CCBeast Special

A refreshing view of Finland Central Bank about Bitcoin
Editorial Team

Bitcoin is a matter of discussion for the economic world, and a lot of research about it has been done.

The Central Bank of Finland has issued a research discussion paper with the title: “Monopoly without a monopolist: an economic analysis of the bitcoin payment system,” written by Gur Huberman, Jacob Leshno, and Moallemi.

This discussion issues a technical oriented paper, which analyzes the technical complexities and algorithmic structure of Bitcoin. It also examines the potential of the creation of an economy entirely based on Bitcoin transactions and the safety net under it and its efficiency level.

Throughout the paper, Bitcoin serves the role of a central entity that facilitates the operations acting as a monopoly run by a protocol. Even if this procedure sounds a bit fuzzy, the logic behind the scene is an open source ecosystem controlled by a decentralized community. The advantage of such a system should be the elimination of the overwhelming market power of managing organizations.

Traditional governmental involvement via regulation and restrictions characterizes the monopoly, as we know it. An explanatory comment on the paper is based on the technical-economic strategy of quantitative easing on the distribution of the US dollar from the managing entity of Federal Reserve System when the inflation rate of US dollar is high. This type of intervention is restricted mainly by the concept of Bitcoin. Possible changes should pass under the consensus of executive counterparts, and it would consist of a total transformation of the protocol rules. This procedure is not easy as it sounds, but it demands the agreement of the technical staff to update the original database by creating a new soft or hard fork. This consensus must be, of course, long-term, unanimous and universal, making the development process sometimes inefficient. But this is the “tangible” price of decentralization.

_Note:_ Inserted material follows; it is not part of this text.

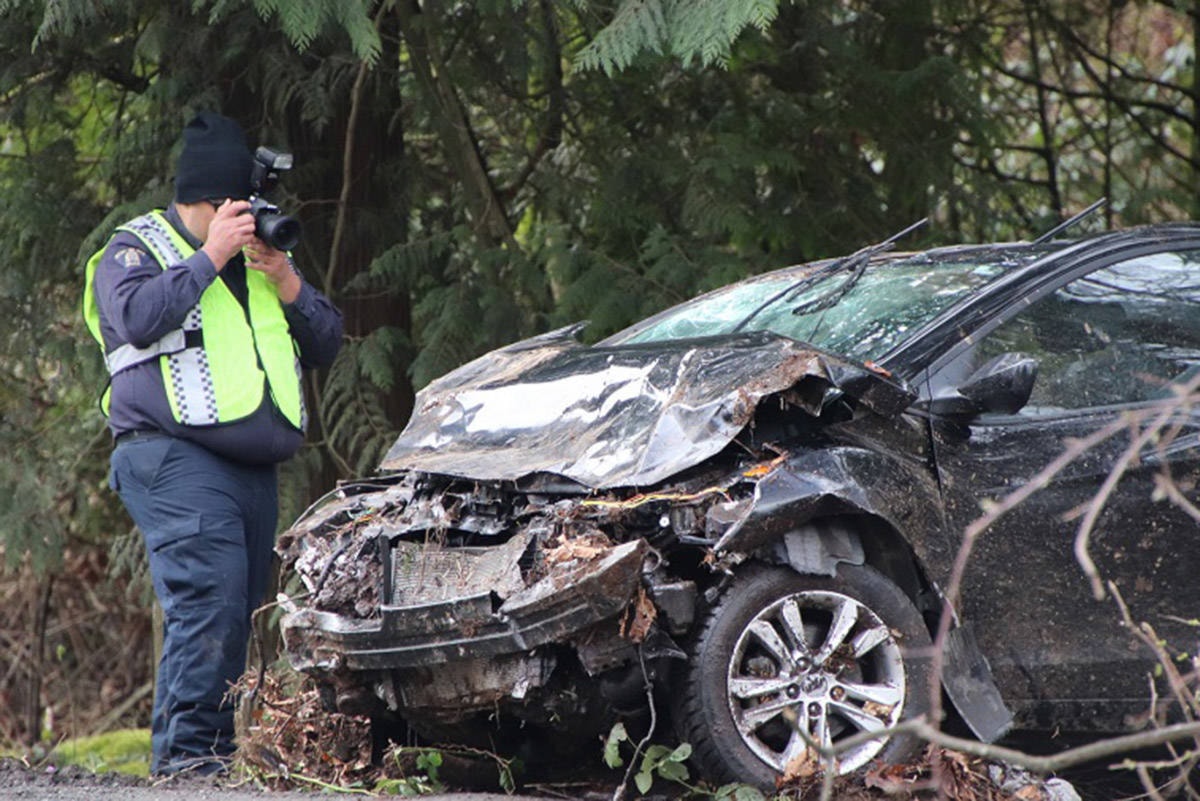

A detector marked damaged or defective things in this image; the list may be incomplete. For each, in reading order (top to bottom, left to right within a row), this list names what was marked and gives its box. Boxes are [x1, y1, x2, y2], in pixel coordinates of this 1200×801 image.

shattered windshield [604, 247, 1048, 360]
crumpled hood [380, 320, 916, 484]
severely damaged car [276, 222, 1200, 784]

Many central banks worldwide are expressing reluctantly or even negatively towards the concept of unregulated Bitcoin transactions. The Bank of Finland perceives the advantages of it and declares that Bitcoin is not and cannot be regulated, encouraging economists to participate and study the structure of this promising decentralized instrument. They evaluate the protocol of Bitcoin designed by such a way that it secures the peer-to-peer payments by itself. This is a real innovation that deserves the economists’ and investors’ attention and further study.

Finland Bank’s comments are more than encouraging for the future of Bitcoin, and it seems that the structure of it finds allies in the financial system.